Mozart Momentum
1785/86 I mit Lars Vogt (Klavier) und dem Mahler Chamber Orchestra, Alte
Oper Frankfurt, 11.05.2019
Mozart Momente von
einem „nomadischen Kollektiv“ der Spitzenklasse
Das Mahler Chamber Orchestra (MCO), 1997 in Berlin gegründet, versteht sich als „nomadisches Kollektiv“, das sich weltweit zu verschiedenen Projekten trifft und mit musikalischen Schwerpunktsetzungen auf Tourneen geht. Ein Kern von 45 Mitgliedern aus über 20 Ländern entscheidet demokratisch, im intensiven künstlerischen Dialog über musikalische Programme.
Neuestes, auf drei Jahre
angelegtes Großprojekt nennt das MCO: „Mozart Momentum 1785/86“ und
reflektiert darin die ungeheuer produktive Schaffensphase Mozarts (1756-1791)
während dieser beiden Jahre, die auch für die Musikgeschichte von großer
Bedeutung sind. Die Alte Oper Frankfurt hat
das MCO als Start- und Ausgangspunkt dieses Projekts ausgewählt.
Mozart komponierte bekanntlich während der genannten zwei
Jahre über 50 seiner insgesamt mehr als 600 Werke, darunter zwei seiner Opern (Le Nozze de Figaro und Der Schauspieldirektor), seine Sinfonie Nr. 39, zwölf seiner 27 Klavierkonzerte, zwei seiner 21 Streichquartette, seine einzigen zwei Klavierquartette (KV 478/493) und
last but not least, fünf seiner insgesamt 30 Lieder mit Klavierbegleitung. Dazu eine Vielzahl von Kantaten, Chorwerken,
Bläserkonzerten (darunter sein bekanntes Hornkonzert
KV 495) und Violinsonaten (17), wovon die Es-Dur (KV 481) von 1785 zum Nach(t)konzert des Abends gehörte.

Datenauszüge:
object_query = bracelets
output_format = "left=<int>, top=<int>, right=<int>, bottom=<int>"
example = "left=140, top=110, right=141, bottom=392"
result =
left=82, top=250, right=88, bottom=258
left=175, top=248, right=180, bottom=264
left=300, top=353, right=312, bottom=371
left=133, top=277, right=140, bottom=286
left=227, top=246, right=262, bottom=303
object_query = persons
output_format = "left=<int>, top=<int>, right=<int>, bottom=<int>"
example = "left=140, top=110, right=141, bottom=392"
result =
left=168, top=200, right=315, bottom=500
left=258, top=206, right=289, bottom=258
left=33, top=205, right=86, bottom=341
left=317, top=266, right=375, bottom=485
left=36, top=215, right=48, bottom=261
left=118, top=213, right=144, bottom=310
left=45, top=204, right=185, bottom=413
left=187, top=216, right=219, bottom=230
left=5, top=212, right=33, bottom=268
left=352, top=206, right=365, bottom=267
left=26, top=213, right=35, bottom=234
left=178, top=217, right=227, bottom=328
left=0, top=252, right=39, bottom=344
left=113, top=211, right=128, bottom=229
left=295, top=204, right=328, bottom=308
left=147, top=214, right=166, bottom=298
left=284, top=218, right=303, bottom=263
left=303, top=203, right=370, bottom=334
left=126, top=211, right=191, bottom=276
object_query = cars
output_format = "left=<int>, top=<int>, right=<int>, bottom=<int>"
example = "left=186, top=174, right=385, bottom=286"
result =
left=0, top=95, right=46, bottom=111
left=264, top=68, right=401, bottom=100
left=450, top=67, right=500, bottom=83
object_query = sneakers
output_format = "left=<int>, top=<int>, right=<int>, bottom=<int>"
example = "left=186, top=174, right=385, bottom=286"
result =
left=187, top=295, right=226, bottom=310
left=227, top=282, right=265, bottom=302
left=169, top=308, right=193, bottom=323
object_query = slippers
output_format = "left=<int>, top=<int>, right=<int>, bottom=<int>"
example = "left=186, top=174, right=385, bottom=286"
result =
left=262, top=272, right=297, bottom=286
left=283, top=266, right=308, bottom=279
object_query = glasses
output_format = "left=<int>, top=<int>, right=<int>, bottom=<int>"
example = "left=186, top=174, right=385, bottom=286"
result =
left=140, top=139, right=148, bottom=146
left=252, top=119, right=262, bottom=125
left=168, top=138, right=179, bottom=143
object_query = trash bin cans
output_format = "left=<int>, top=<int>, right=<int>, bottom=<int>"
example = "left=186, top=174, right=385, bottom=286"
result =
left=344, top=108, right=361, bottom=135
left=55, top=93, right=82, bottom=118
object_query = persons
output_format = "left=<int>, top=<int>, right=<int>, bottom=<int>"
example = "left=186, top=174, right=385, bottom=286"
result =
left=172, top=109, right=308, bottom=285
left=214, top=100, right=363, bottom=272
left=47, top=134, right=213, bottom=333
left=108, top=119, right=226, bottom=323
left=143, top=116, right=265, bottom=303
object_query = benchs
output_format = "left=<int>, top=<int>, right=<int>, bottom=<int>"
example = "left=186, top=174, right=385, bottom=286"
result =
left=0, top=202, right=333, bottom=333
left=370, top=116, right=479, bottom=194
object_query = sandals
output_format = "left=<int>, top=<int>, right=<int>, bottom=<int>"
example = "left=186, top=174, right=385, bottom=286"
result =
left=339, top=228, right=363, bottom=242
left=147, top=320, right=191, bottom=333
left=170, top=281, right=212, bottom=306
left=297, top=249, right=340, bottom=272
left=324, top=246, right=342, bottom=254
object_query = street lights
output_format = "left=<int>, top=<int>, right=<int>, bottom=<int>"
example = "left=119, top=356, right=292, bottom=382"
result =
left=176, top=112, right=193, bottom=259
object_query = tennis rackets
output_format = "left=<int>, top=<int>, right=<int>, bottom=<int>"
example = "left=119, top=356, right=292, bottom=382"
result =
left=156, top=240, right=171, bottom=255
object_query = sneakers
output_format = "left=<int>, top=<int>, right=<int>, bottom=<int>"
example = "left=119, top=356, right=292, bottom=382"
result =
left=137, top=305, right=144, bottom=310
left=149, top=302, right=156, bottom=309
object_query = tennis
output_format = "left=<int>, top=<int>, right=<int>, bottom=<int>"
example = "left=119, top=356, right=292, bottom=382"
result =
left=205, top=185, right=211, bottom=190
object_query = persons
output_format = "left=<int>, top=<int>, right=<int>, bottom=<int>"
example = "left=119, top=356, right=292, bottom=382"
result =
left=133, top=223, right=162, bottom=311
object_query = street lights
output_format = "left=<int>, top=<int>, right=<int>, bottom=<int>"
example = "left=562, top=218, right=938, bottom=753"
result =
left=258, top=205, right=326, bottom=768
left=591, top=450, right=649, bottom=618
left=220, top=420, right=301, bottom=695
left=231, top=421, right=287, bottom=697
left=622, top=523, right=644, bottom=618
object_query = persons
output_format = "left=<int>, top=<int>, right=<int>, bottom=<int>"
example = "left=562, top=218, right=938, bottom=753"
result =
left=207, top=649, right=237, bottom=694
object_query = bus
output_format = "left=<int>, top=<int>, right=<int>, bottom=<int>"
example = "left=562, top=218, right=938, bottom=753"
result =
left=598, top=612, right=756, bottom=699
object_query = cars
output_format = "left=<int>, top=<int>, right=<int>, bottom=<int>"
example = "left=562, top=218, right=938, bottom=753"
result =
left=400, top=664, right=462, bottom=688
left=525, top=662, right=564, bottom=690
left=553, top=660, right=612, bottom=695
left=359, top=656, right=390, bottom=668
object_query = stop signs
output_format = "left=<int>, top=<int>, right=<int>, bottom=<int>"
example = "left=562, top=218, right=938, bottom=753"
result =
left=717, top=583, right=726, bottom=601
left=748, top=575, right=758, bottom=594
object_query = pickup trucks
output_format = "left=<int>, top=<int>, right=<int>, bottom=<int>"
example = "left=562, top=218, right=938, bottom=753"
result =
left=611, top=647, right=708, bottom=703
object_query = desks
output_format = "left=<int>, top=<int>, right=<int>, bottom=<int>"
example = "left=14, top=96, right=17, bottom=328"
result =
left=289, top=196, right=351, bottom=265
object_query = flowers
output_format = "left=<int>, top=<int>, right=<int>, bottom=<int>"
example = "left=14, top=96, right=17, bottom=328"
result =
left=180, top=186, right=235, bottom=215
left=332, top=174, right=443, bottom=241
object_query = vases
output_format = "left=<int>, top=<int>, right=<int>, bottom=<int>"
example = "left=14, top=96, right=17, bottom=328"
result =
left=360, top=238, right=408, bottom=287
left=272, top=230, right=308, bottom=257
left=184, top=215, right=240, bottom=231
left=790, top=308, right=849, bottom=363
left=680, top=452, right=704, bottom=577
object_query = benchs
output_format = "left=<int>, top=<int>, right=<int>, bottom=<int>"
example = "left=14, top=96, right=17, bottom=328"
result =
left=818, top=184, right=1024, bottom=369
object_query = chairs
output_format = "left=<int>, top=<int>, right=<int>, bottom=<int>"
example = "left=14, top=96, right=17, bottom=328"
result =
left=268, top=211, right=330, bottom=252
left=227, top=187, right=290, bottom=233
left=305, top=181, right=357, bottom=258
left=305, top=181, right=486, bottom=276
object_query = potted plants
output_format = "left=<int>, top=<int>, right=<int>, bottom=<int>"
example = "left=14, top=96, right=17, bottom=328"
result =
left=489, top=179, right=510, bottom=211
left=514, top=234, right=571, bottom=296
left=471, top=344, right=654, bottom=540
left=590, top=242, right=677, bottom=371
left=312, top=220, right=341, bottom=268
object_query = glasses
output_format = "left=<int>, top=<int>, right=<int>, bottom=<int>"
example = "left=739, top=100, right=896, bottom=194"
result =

Arbeitsauftrag:
Kopiere aus dem Text über das Projekt „Mozart Momentum“ wortgetreu alles von „Neuestes, auf drei“ bis hinunter zu „dieses Projekts ausgewählt.“.

Lösung:
Neuestes, auf drei Jahre
angelegtes Großprojekt nennt das MCO: „Mozart Momentum 1785/86“ und
reflektiert darin die ungeheuer produktive Schaffensphase Mozarts (1756-1791)
während dieser beiden Jahre, die auch für die Musikgeschichte von großer
Bedeutung sind. Die Alte Oper Frankfurt hat
das MCO als Start- und Ausgangspunkt dieses Projekts ausgewählt.